Exercise text >>

────

Re: DM-Integrity journal replay behaviour

Mikulas Patocka <mpatocka@xxxxxxxxxx> · Thu, 13 Mar 2025 16:53:58 +0100 (CET)

On Thu, 13 Mar 2025, Marco Felsch wrote:

> Hi,
> 
> sorry for the late reply but we had to run several tests and analyze
> multiple test outputs offline via a small self-written tool.
> 
> On 25-02-14, Mikulas Patocka wrote:
> > Hi
> > 
> > On Tue, 11 Feb 2025, Marco Felsch wrote:
> > 
> > > Hi all,
> > > 
> > > as written in the subject we do see an odd dm-integrity behaviour during
> > > the journal replay step.
> > > 
> > > First things first, a short introduction to our setup:
> > >  - Linux v6.8
> > >  - We do have a dm-integrity+dm-crypt setup to provide an authenticated
> > >    encrypted ext4-based rw data partition.
> > >  - The setup is done with a custom script [1] since we are making use of
> > >    the kernel trusted-keys infrastructure which isn't supported by LUKS2
> > >    at the moment.
> > >  - The device has no power failsafe e.g. hard power-cuts can appear.
> > >    Therefore we use the dm-integrity J(ournal) mode.
> > >  - The storage backend is an eMMC with 512Byte block size.
> > 
> > Could you retest it with an eMMC or SDCARD from a different vendor, just 
> > to test if it is hardware issue?
> 
> We saw the issue on different eMMC devices from different manufacturers.
> 
> > >  - We use the dm-integrity 4K block size option to reduce the
> > >    tag/metadata overhead.
> > > 
> > > From time to time we do see "AEAD ERROR"s [2] while fsck tries to repair
> > > the filesystem which of course abort the fsck run.

────

Material shown >>
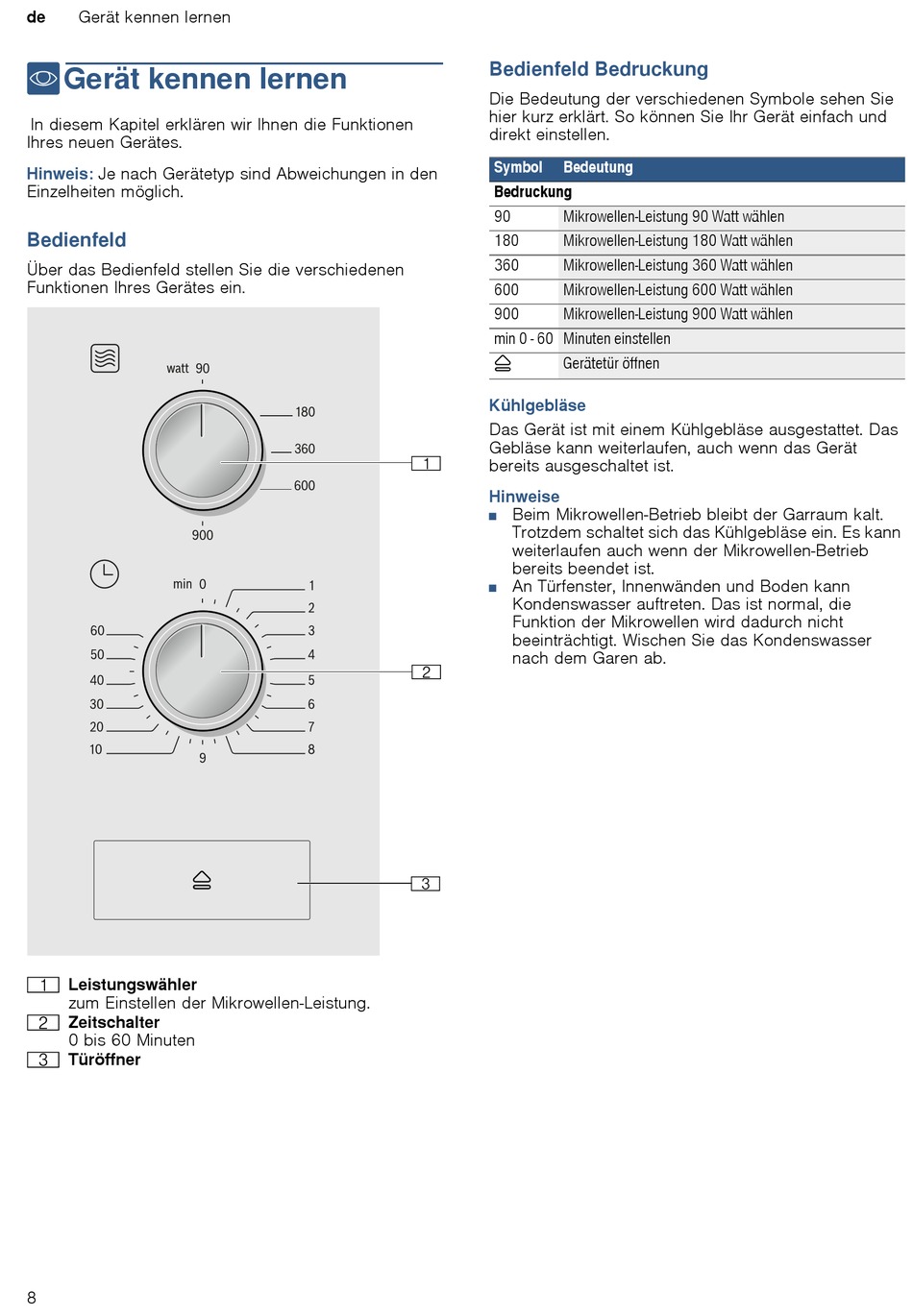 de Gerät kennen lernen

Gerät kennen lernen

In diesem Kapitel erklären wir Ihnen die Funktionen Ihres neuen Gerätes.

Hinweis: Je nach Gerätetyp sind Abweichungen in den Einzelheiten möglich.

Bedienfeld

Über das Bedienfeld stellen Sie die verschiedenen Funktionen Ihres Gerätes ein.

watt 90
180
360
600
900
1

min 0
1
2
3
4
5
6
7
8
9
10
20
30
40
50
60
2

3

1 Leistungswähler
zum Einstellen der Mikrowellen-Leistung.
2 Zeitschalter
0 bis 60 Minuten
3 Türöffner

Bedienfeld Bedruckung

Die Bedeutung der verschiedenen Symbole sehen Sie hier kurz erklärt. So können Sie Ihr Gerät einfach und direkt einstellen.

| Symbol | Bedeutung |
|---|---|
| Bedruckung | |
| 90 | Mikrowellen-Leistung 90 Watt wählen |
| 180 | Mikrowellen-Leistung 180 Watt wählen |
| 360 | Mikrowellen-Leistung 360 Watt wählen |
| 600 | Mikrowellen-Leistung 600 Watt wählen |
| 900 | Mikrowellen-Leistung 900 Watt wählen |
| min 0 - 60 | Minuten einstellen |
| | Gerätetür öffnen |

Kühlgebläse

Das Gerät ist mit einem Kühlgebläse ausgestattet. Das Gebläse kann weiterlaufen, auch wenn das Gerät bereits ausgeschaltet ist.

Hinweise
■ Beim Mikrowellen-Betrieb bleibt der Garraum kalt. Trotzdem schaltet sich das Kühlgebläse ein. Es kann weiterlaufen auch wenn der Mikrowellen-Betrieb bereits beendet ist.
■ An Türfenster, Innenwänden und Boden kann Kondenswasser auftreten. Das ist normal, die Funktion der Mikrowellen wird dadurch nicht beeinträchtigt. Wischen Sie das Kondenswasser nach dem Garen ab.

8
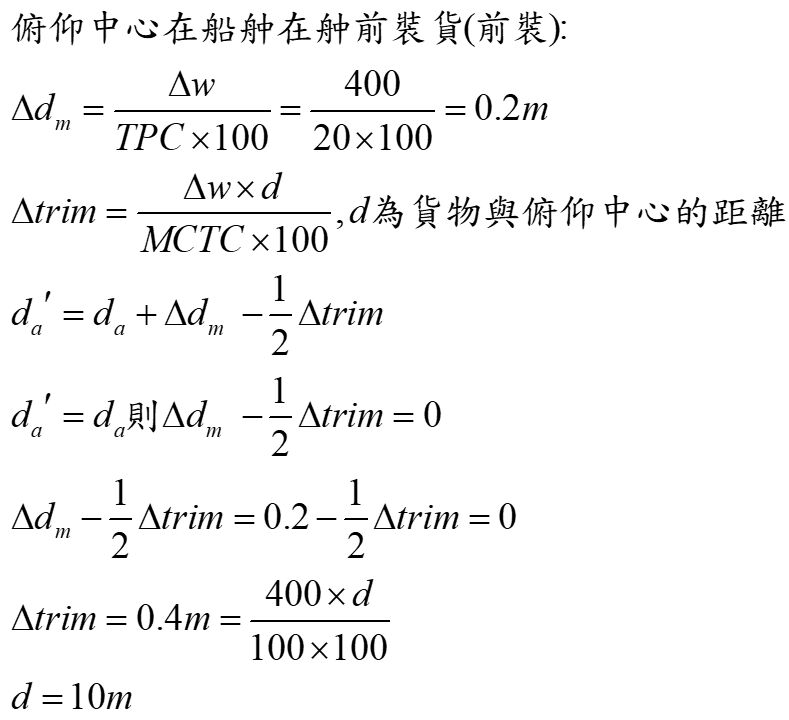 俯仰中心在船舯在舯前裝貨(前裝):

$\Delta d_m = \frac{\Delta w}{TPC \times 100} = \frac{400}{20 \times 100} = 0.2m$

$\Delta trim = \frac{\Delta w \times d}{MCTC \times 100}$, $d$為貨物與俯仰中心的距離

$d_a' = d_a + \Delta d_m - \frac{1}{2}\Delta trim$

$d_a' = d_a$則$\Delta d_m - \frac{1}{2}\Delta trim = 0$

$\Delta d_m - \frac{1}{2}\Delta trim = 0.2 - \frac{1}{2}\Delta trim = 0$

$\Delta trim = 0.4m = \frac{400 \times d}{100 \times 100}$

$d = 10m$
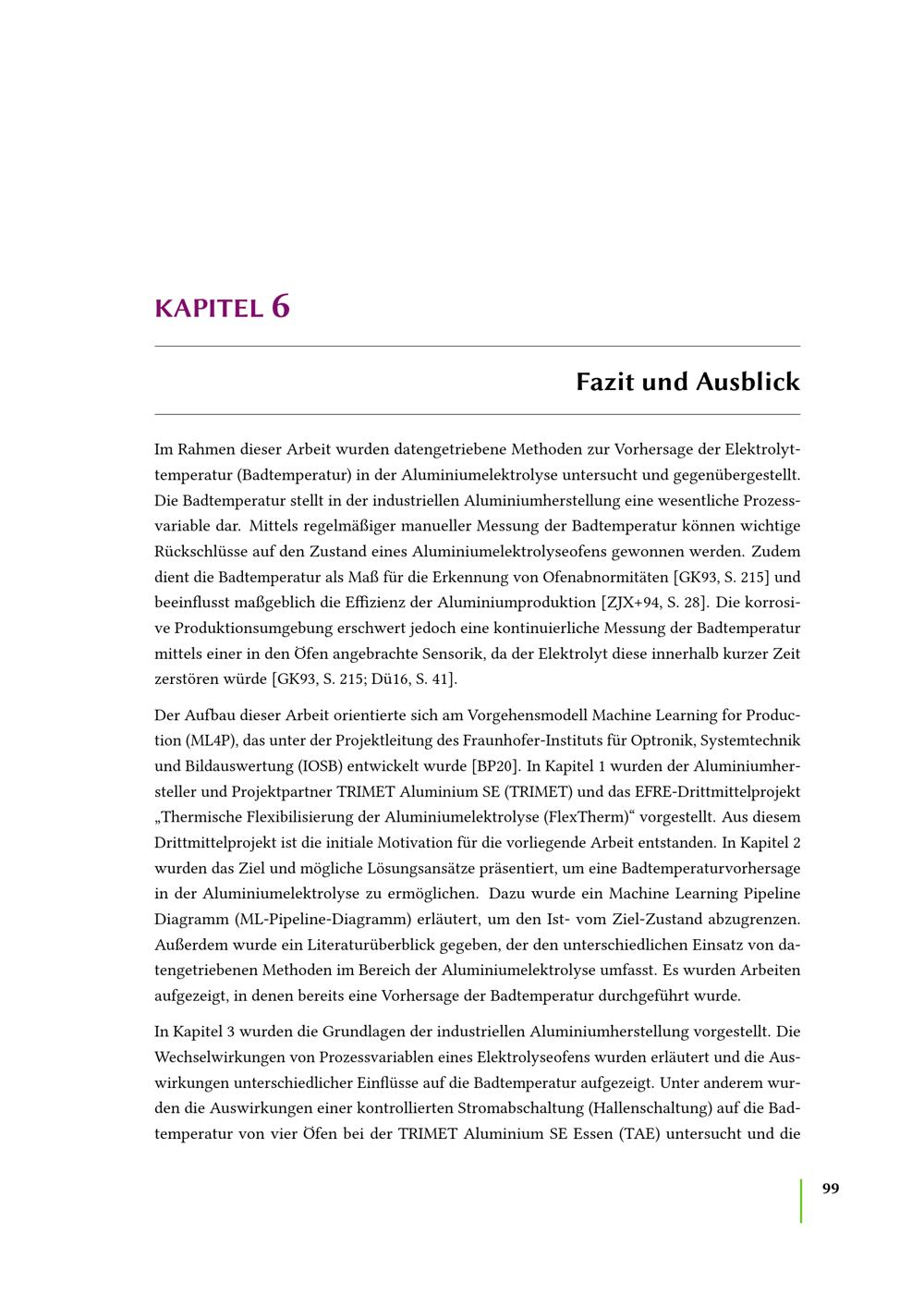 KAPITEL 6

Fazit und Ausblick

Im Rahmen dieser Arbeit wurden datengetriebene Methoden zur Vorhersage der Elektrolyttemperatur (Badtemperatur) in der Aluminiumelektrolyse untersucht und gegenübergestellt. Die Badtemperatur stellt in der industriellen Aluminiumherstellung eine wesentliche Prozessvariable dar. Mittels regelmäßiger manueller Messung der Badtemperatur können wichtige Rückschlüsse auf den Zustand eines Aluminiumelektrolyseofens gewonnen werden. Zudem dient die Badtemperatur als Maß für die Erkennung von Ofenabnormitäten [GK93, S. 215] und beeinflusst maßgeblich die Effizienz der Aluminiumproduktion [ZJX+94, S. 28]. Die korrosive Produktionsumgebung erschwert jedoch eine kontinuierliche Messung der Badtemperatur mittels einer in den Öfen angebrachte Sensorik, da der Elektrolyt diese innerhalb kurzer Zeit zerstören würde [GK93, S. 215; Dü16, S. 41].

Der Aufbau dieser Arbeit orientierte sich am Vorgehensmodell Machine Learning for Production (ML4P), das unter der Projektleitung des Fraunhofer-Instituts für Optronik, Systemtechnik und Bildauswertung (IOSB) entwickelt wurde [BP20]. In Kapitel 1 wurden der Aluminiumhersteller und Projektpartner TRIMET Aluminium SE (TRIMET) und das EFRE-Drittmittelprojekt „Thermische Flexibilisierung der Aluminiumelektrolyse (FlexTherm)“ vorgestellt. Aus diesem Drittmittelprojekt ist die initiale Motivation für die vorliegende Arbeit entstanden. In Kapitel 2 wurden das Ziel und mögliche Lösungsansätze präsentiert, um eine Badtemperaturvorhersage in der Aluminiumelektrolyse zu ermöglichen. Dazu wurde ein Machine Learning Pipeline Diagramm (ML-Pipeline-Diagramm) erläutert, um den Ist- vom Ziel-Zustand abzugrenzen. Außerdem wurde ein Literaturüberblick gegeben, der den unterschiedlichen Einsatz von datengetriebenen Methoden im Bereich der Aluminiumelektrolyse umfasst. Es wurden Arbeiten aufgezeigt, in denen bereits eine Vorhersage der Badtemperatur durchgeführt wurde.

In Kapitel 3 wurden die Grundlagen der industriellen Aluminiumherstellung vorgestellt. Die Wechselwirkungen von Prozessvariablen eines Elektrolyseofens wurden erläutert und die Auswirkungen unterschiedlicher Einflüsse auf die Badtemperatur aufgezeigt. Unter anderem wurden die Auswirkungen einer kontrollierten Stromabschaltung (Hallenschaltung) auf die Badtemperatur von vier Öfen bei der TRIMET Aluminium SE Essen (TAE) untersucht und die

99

────

Assignment A >> In the dm-integrity thread, rewrite the passage between "Mikulas Patocka <mpatocka@xxxxxxxxxx>" and "small self-written tool.", inclusive, with "locally" put in place of "offline".
Assignment B >>
Answer these questions from the dm-integrity thread:
(i) Which Linux version does the setup run?
(ii) What block size does the eMMC storage backend have?
(iii) Which dm-integrity mode is used because hard power cuts can happen?
The items come from a separate source and are unrelated to the dm-integrity thread.

Final answer A >>
Mikulas Patocka <mpatocka@xxxxxxxxxx> · Thu, 13 Mar 2025 16:53:58 +0100 (CET)

On Thu, 13 Mar 2025, Marco Felsch wrote:

> Hi,
> 
> sorry for the late reply but we had to run several tests and analyze
> multiple test outputs locally via a small self-written tool.

Final answer B >>
(i) Linux v6.8
(ii) 512 bytes
(iii) The J(ournal) mode